▶ [What the task asks]: Your output should be the lines of the data that follow, reproduced exactly from the first through the line bearing "2023-06-29T19:49:03, 3-frame burst.".

====================

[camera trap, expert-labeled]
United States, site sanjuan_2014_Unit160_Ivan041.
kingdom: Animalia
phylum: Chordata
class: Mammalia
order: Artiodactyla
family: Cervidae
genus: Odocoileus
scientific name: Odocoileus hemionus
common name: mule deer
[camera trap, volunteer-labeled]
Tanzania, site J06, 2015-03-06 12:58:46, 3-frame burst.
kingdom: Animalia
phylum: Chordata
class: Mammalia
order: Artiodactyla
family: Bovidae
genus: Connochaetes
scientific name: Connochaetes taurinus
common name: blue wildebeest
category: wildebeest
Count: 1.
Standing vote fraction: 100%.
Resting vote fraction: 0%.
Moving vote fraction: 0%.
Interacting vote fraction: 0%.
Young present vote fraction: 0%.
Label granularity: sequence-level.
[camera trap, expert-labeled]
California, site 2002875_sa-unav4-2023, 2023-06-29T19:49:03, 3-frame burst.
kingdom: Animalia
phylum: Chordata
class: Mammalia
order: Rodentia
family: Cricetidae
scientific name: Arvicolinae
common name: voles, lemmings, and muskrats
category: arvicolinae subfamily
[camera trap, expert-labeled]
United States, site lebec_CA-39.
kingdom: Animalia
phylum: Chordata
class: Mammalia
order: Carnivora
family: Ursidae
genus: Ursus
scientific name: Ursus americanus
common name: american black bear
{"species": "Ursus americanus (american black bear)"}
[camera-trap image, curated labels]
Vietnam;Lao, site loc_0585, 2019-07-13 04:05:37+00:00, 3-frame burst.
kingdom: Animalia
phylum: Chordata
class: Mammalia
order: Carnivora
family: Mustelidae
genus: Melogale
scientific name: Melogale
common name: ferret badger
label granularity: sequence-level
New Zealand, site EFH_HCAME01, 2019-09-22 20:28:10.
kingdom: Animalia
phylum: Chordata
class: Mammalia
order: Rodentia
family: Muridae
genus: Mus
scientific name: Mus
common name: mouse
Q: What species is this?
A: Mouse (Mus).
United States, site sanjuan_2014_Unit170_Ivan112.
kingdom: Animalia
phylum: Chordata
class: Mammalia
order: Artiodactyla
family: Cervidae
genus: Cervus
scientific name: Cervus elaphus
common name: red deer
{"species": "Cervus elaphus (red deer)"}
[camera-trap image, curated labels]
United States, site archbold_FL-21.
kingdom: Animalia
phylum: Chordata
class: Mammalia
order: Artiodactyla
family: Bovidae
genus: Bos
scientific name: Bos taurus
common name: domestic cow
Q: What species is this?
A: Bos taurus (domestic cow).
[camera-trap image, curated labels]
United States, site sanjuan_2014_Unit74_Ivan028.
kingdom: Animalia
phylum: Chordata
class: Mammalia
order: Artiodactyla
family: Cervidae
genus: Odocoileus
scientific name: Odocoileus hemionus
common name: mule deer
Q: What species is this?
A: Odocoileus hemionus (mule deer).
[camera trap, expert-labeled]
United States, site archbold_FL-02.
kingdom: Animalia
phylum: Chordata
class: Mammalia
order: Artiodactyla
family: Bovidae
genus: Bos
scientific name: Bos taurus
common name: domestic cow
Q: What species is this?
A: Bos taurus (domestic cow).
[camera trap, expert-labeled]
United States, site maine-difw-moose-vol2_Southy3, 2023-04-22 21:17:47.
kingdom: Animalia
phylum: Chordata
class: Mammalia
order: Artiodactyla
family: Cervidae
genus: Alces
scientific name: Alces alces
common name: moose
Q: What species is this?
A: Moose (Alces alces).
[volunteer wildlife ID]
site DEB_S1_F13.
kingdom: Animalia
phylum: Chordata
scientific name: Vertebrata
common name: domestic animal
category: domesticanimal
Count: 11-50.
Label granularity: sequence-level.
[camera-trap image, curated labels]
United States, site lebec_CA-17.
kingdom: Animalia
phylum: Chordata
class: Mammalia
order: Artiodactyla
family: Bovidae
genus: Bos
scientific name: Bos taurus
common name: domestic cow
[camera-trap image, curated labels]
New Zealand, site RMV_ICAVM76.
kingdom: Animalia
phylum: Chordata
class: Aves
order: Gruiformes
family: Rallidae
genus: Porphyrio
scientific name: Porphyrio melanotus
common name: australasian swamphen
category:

====================

▶ [Exercise output]:
[camera trap, expert-labeled]
United States, site sanjuan_2014_Unit160_Ivan041.
kingdom: Animalia
phylum: Chordata
class: Mammalia
order: Artiodactyla
family: Cervidae
genus: Odocoileus
scientific name: Odocoileus hemionus
common name: mule deer
[camera trap, volunteer-labeled]
Tanzania, site J06, 2015-03-06 12:58:46, 3-frame burst.
kingdom: Animalia
phylum: Chordata
class: Mammalia
order: Artiodactyla
family: Bovidae
genus: Connochaetes
scientific name: Connochaetes taurinus
common name: blue wildebeest
category: wildebeest
Count: 1.
Standing vote fraction: 100%.
Resting vote fraction: 0%.
Moving vote fraction: 0%.
Interacting vote fraction: 0%.
Young present vote fraction: 0%.
Label granularity: sequence-level.
[camera trap, expert-labeled]
California, site 2002875_sa-unav4-2023, 2023-06-29T19:49:03, 3-frame burst.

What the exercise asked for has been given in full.